A little update on my travels.

I have now been back in Germany for ten days and am still reeling from the culture shock. Every time I arrive at Frankfurt Airport and am blasted by the smell of cigarette smoke, the neon lights and the mustachioed border guards I ask myself why I got myself talked into this 27 hour trip yet again. I immediately start longing for the solitude (and smokelessness) of my house on the beach in New Zealand and can’t imagine that I ever lived in a urban environment like London or Cologne as the masses of souls trying to wrestle themselves into position in front of the baggage carousel piss me off immensely.

I’m of course not back permanently. I am just here for a 2 week tour of duty to celebrate my s.o.’s 40’th birthday (for which she understandably wanted to be near her identical twin who still lives in this country) and my dad’s 66th birthday. While here, I also took the opportunity to see my beloved brother and hang out with him for 2 days (which is pretty much the maximum timeframe our calendars can come up with, with both of us living lives dominated by this fiendish little device). Seeing the family alive and kicking is great and reassuring, as - like it or not - it is one of the few stable anchors in our lives and even though it’s sometime quite a hassle I find it important to see them all well and happy. With the family all kicking and screaming and me reassured about their wellbeing, it was time to organise some other distractions:

I managed to meet most of my former classmates for a spontaneous twenty year high school reunion in a cool little greek restaurant in a nondescript town on the lower rhine. It was interesting to see the girls again (there were only 12 of us in the final year, 9 of them girls): all beautifully matured with only a hint of new lines, but without doubt even more attractive then with 18 or 19. It is interesting how much we’re afraid of ageing at 18, just to find out that twenty years later we’re having the time of our lives, the synapses in our frontal lobes still firing at exactly the same pattern, just with some extra experiences stored away in our insula and our limbic system a little better controlled by our parietal lobes.

Reassuringly, most of my female classmates were nevertheless still as annoying as ever. Which of course proves my little neurological excursion earlier.

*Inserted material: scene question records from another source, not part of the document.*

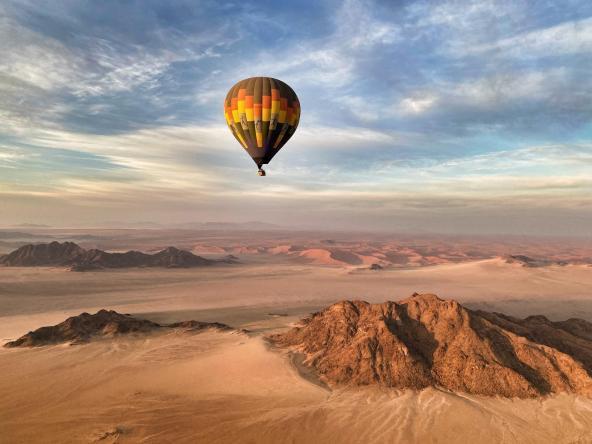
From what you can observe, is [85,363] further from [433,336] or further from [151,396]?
[433,336]

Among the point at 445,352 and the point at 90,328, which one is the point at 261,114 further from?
the point at 90,328

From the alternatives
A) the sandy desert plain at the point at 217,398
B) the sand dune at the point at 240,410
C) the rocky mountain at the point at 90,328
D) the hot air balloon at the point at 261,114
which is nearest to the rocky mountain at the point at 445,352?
the sandy desert plain at the point at 217,398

Tomorrow I will relocate to Cologne to have an evening out with my best friend, followed by the second quadrennial Cologne Nodermeet, two events I am immensely looking forward to. Cologne has always been the only place in Germany I found enjoyable to live in: it has a genuine liberal and egalitarian feel to it, has some gorgeous cityscapes and the best bars and pubs in the world (yes, that includes New York, Sydney and Oamaru). I will reside in one of my favourite hotels and will enjoy every pampering facility available to me.

Next up is a little trip to North Wales: With the s.o. and myself planning to move back to the European Union next year, we’re checking out potential places to relocate to, and as the Llyn peninsula pretty much fits our profile (rural, plenty of sea and mountains, not England, a plethora of needy GP-practices and a DSL connection), we’ll have a look at the real estate and maybe even squeeze a day at the beach in. Then it’s back to New Zealand with a little stop over in Singapore to catch our breath.

And that’s it. Thank you for your attention.